Natural products have long been a major source of new medicines. About 50% of the drugs introduced to the market in the last 20 years trace their origin to compounds derived from nature. A similar impact has been experienced in animal health and agrochemical discovery.

Before the 20th century, crude and semi-pure extracts of plants, animals, microbes and minerals represented the only medications available to treat human and domestic animal illnesses. The 20th century revolutionized the thinking in the use of drugs, as the receptor theory of drug action was postulated in ?. The idea that effect of drug in human body are mediated by specific interactions of the drug molecule with biological macromolecules, (proteins or nucleic acids in most cases) led scientists to the conclusion that individual chemical compounds in extracts, rather than some mystical “power of life” are the factors required for the biological activity of the drug. This made for the beginning of a totally new era in pharmacology, as pure, isolated chemicals, instead of extracts, became the standard treatments for diseases. Indeed, many bioactive compounds, responsible for the effects of crude extract drugs, and their chemical structure was elucidated. Classical examples of drug compounds discovered this way are morphine, the active agent in opium, and digoxin, a heart stimulant originating from flower Digitalis lanata. The evolution in synthetic chemistry also led to chemical synthesis of many of the elucidated structures.
Indeed, the 20th century brought up several new drug compounds, and until the 1970s, the new drug compounds were almost solely of natural origin. However, as the fields of synthetic chemistry became more and more powerful, the pharmaceutical industry started to prefer synthetic compounds instead of natural products as drug candidates. The following reasons for the decline in interest in natural products as drug candidates have been suggested: [1]
introduction of high-throughput screening (HTS) as the standard method for hit discovery. The traditional natural product libraries were poorly suitable for HTS environment.
the pressure to faster generation of lead compounds.
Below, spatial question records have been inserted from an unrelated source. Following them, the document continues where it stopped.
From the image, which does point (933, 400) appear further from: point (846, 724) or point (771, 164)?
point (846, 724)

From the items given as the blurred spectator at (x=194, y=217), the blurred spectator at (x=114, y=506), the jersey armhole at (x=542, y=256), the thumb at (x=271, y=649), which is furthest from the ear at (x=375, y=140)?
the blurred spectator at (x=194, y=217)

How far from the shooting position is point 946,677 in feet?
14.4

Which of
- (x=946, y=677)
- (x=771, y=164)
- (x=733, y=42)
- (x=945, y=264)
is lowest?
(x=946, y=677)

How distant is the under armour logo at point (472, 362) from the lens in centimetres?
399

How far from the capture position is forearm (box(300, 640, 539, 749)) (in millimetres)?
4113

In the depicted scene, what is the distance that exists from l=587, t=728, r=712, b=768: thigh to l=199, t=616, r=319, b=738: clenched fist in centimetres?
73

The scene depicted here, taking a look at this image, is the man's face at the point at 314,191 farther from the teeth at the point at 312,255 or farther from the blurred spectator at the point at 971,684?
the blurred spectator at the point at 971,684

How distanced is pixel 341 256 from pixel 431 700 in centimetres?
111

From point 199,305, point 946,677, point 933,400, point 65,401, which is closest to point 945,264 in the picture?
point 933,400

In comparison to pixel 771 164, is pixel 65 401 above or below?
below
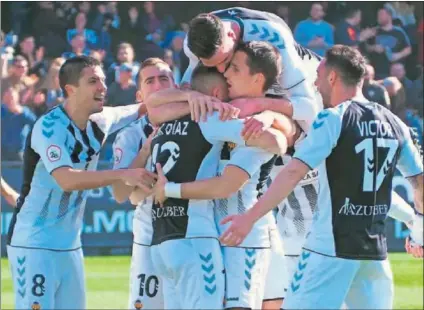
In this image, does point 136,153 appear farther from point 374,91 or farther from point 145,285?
point 374,91

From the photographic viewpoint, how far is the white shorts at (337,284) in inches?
251

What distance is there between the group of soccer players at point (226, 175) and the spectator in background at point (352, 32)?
37.3 feet

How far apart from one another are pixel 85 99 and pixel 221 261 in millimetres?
1674

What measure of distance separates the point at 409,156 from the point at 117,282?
289 inches

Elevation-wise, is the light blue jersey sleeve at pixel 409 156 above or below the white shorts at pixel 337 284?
above

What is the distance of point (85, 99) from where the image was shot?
7.71 metres

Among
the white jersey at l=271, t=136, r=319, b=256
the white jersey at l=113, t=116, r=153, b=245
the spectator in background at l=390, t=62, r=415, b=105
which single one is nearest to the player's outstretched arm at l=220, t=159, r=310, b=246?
the white jersey at l=113, t=116, r=153, b=245

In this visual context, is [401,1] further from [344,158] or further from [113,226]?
[344,158]

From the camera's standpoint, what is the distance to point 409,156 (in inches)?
263

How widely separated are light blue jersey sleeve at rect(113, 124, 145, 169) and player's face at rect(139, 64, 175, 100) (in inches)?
11.5

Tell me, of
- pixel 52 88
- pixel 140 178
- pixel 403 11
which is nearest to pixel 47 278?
pixel 140 178

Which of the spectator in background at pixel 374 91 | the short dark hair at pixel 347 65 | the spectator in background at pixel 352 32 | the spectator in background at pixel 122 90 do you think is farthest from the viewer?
the spectator in background at pixel 352 32

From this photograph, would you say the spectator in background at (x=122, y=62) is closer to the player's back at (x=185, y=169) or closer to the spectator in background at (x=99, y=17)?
the spectator in background at (x=99, y=17)

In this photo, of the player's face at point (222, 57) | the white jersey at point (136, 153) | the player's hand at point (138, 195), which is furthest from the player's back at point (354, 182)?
the white jersey at point (136, 153)
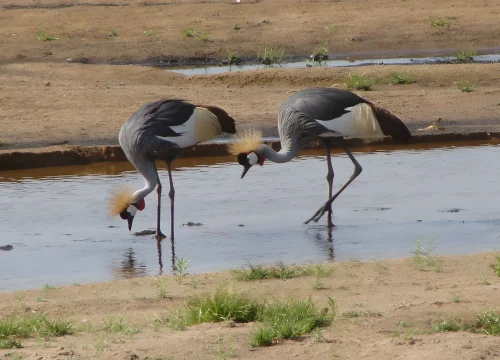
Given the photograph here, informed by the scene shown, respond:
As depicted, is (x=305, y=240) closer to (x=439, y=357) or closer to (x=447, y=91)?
(x=439, y=357)

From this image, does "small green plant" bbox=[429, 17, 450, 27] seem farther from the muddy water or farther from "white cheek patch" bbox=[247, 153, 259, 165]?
"white cheek patch" bbox=[247, 153, 259, 165]

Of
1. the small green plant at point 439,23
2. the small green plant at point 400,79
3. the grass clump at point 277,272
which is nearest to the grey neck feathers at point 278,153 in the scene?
the grass clump at point 277,272

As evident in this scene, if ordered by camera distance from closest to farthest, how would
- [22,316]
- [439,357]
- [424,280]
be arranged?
[439,357] → [22,316] → [424,280]

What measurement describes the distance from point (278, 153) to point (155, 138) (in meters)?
1.24

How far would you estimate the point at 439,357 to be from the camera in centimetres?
481

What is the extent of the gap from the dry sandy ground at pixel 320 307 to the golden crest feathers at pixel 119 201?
5.84 ft

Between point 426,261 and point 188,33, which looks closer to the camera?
point 426,261

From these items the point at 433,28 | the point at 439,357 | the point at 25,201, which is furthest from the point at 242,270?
the point at 433,28

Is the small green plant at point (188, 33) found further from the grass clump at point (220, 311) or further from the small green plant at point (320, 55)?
the grass clump at point (220, 311)

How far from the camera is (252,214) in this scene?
9203 mm

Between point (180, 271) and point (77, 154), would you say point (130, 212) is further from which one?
point (77, 154)

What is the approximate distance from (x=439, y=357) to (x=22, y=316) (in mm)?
2436

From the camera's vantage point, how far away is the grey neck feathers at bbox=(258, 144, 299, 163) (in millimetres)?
9180

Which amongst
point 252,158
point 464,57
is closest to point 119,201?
point 252,158
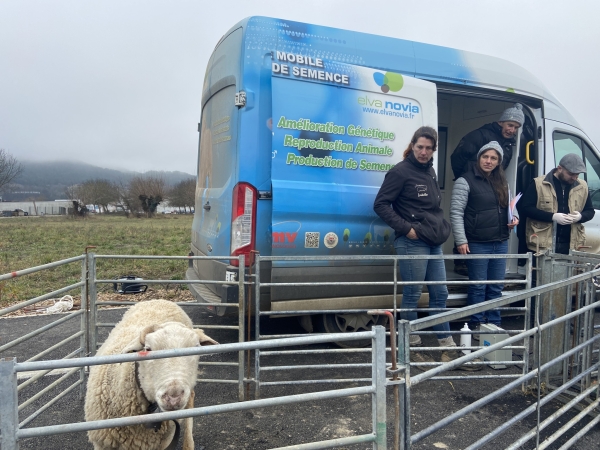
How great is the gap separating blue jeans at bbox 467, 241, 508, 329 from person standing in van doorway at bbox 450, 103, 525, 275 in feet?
3.02

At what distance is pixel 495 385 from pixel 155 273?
285 inches

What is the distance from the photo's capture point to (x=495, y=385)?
3.90m

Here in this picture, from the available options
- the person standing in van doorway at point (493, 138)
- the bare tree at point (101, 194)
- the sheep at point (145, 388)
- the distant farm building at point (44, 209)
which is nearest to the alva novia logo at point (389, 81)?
the person standing in van doorway at point (493, 138)

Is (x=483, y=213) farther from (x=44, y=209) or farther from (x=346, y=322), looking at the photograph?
(x=44, y=209)

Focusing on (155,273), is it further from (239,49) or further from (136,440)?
(136,440)

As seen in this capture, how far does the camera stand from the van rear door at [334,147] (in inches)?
152

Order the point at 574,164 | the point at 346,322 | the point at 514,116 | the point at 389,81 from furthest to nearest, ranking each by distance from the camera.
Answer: the point at 514,116 → the point at 574,164 → the point at 346,322 → the point at 389,81

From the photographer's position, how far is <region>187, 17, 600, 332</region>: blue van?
3.86 metres

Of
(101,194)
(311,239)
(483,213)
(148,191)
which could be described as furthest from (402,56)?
(148,191)

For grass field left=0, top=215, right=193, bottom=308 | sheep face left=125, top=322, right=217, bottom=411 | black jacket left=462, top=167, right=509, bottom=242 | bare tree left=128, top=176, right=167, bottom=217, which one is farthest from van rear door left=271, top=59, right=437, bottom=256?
bare tree left=128, top=176, right=167, bottom=217

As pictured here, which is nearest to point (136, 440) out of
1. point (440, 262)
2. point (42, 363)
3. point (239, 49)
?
point (42, 363)

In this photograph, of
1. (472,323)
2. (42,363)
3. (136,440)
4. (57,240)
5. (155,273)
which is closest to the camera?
(42,363)

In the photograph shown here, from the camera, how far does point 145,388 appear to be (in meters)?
2.24

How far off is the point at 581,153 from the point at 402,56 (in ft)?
10.6
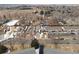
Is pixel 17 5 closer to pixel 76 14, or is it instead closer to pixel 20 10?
pixel 20 10

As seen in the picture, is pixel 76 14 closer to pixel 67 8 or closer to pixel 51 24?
pixel 67 8

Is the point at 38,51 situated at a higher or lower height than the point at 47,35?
lower

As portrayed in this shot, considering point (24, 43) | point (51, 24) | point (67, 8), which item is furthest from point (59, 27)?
point (24, 43)

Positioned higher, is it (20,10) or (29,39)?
(20,10)

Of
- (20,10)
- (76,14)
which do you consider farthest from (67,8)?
(20,10)
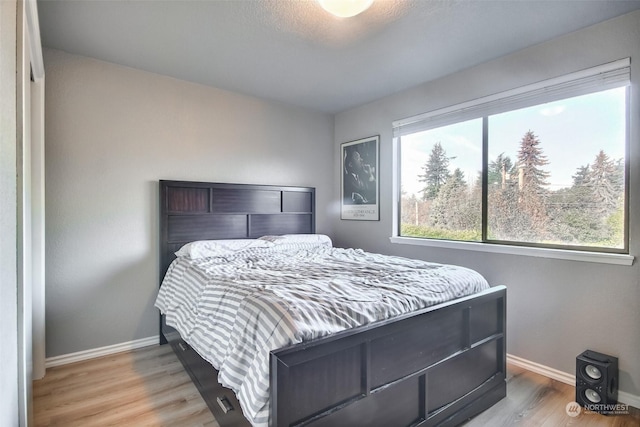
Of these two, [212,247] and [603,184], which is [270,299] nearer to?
[212,247]

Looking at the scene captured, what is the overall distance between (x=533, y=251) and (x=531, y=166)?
0.68 metres

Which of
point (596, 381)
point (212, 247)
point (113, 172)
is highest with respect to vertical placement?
point (113, 172)

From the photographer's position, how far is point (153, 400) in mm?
2107

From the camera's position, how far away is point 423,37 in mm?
2377

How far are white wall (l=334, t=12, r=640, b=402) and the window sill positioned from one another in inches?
1.8

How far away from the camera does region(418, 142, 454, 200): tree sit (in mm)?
3252

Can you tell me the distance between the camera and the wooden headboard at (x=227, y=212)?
306 centimetres

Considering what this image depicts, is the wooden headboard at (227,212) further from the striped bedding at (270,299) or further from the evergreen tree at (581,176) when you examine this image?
the evergreen tree at (581,176)

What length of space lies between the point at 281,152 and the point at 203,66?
50.8 inches

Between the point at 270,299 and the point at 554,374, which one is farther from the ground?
the point at 270,299

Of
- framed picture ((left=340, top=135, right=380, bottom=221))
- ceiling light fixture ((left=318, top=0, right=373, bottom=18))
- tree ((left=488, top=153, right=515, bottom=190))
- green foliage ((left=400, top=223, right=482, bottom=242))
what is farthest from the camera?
framed picture ((left=340, top=135, right=380, bottom=221))

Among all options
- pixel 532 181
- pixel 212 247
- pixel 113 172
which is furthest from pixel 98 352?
pixel 532 181

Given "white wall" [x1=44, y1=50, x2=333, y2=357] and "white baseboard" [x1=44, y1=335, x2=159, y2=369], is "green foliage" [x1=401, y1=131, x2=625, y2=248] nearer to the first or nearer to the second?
"white wall" [x1=44, y1=50, x2=333, y2=357]

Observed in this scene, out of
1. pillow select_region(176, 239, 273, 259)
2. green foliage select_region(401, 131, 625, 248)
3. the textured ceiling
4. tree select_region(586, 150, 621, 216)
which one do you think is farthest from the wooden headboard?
tree select_region(586, 150, 621, 216)
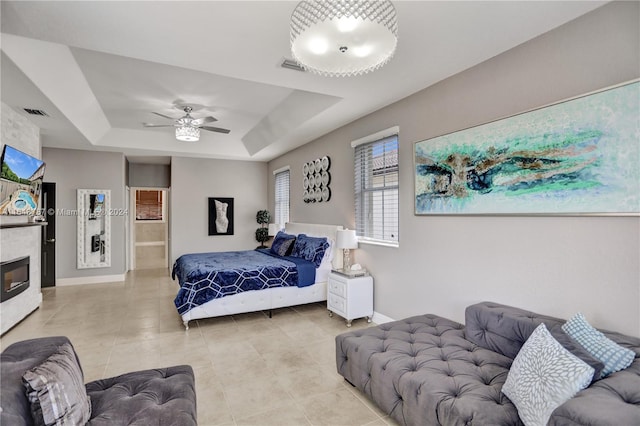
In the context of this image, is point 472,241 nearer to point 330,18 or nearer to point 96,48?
point 330,18

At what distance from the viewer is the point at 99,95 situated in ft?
14.9

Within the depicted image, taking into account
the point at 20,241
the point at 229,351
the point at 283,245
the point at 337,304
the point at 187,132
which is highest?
the point at 187,132

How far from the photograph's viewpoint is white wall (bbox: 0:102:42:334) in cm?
396

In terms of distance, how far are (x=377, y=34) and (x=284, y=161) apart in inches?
229

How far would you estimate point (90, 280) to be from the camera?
6.76 m

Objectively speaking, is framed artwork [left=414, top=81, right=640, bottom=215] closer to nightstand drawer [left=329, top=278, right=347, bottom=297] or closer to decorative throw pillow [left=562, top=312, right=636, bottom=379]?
decorative throw pillow [left=562, top=312, right=636, bottom=379]

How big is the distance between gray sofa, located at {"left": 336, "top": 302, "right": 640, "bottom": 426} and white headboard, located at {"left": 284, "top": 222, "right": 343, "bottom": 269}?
1.94m

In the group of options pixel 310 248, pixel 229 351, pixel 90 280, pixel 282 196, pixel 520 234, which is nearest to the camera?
pixel 520 234

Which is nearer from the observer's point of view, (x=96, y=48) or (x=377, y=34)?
(x=377, y=34)

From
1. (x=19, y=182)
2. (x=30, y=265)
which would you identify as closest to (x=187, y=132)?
(x=19, y=182)

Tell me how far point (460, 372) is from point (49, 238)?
24.8 ft

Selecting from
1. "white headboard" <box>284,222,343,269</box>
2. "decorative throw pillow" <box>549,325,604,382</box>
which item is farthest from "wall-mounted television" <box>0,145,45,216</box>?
"decorative throw pillow" <box>549,325,604,382</box>

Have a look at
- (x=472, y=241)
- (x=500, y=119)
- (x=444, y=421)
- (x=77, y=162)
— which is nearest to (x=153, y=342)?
(x=444, y=421)

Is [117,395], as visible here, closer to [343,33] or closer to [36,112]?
[343,33]
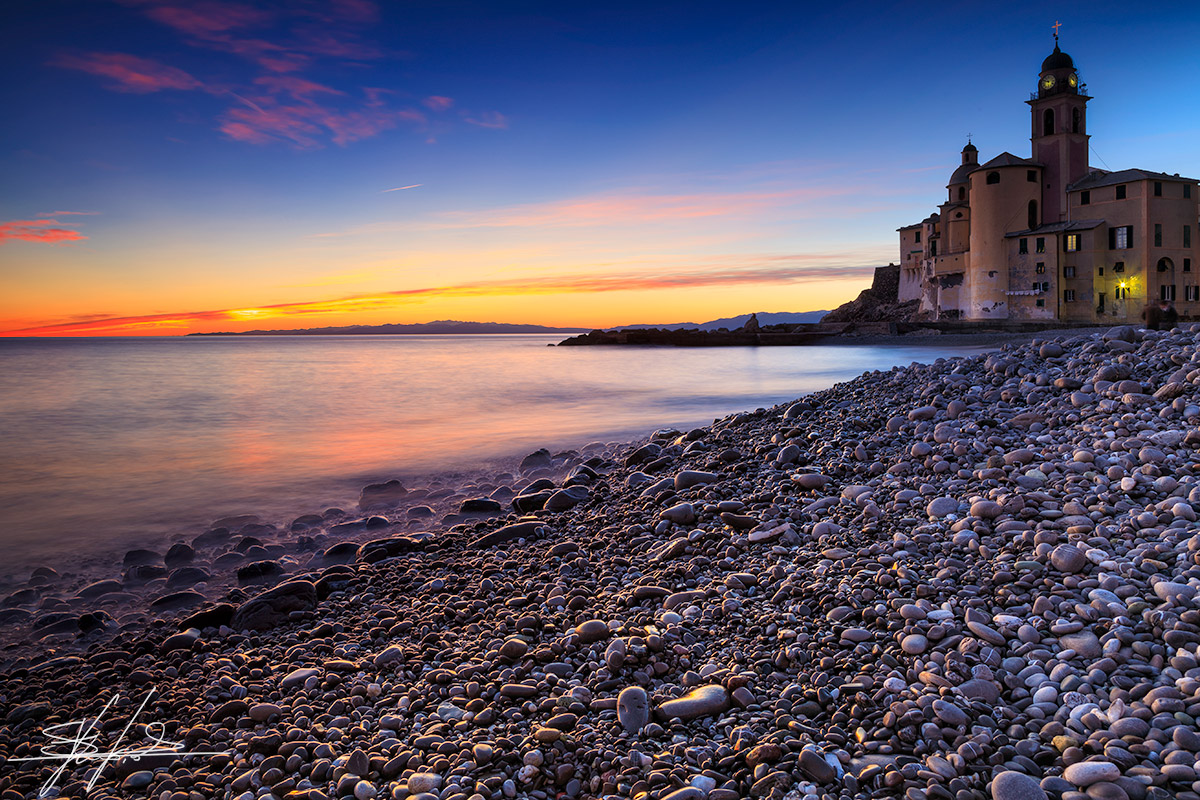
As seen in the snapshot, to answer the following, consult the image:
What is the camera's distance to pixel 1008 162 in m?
43.5

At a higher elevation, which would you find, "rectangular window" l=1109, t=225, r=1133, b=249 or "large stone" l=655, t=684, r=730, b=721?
"rectangular window" l=1109, t=225, r=1133, b=249

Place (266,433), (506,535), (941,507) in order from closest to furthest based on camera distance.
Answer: (941,507) → (506,535) → (266,433)

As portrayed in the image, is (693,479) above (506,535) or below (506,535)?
above

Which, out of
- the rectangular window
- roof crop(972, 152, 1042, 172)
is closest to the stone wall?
roof crop(972, 152, 1042, 172)

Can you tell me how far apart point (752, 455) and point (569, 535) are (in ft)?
6.33

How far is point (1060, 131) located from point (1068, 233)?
24.3ft

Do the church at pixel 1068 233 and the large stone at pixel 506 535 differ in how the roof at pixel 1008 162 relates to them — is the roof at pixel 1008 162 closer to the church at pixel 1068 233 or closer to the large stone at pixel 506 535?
the church at pixel 1068 233

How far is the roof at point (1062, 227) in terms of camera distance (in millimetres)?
40688

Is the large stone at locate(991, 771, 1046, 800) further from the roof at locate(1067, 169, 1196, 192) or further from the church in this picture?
the roof at locate(1067, 169, 1196, 192)

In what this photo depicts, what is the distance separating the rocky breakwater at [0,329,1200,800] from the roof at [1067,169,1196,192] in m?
46.1

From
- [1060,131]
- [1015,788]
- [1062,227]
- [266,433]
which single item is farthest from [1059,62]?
[1015,788]

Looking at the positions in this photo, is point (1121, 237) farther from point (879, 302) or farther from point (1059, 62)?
point (879, 302)

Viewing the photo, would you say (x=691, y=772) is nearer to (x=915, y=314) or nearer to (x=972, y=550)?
(x=972, y=550)

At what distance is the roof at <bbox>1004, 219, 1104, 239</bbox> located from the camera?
133ft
The process in natural product drug discovery usually required several separation circles and structure elucidation (see below) and was thus time-consuming.
rise of combinatorial chemistry and thus the generation of synthetic compound libraries in a screening friendly format
general decline in interest towards developing new antibiotic drugs, a traditionally strong area of natural product drug discovery.
However, more recent evolvements in techniques involved in natural product research, as well as the observation of the chemical complementarity of natural and synthetic compounds, have restored the interest in natural compounds as drug candidates. The declining trend in patents on natural products has turned as a slight increase in the beginning of the 21st century.

Nature as source of drug compounds
Despite the rise of combinatorial chemistry as an integral part of lead discovery process, the natural products still play a major role as starting material for drug discovery.[2] David Newman and Gordon Cragg have made a remarkable contribution to evaluation of the significance of natural products in drug discovery via their analysis of the sources of approved drugs. The latest update of the report was published in 2007 [3], covering years 1981-2006. According to their report, of the 974 small molecule new chemical entities, 63% were natural derived or nature-inspired (semisynthetic derivatives of natural products, compounds synthesised by use of natural product pharmacophore or compounds otherwise designed to mimic the natural ligand/substrate of the target). For certain therapy areas, such as antimicrobials, anticancer antihypertensive and anti-inflammatory drugs, the numbers were even higher (for instance, approximately 75% of all approved small molecule new chemical entities were derived from nature.
Natural products have been especially successful as lead structures for antibacterial therapies
A potential explanation beyond the success of natural products as drugs is the classification of natural compounds as so-called privileged structures. This is because chemical agents produced by living organisms (particularly the secondary metabolites) have evolved over millennia under the evolutionary pressure, and are therefore more likely to have a specific biological activity than “randomly” assembled, man-made synthetic chemicals. Despite the enormous potential, only a minor fraction of globe’s living species has ever been tested for any bioactivity. For instance, approximately only 10% of all existing plant species has been assayed, and in the case of microbes the value is even lower.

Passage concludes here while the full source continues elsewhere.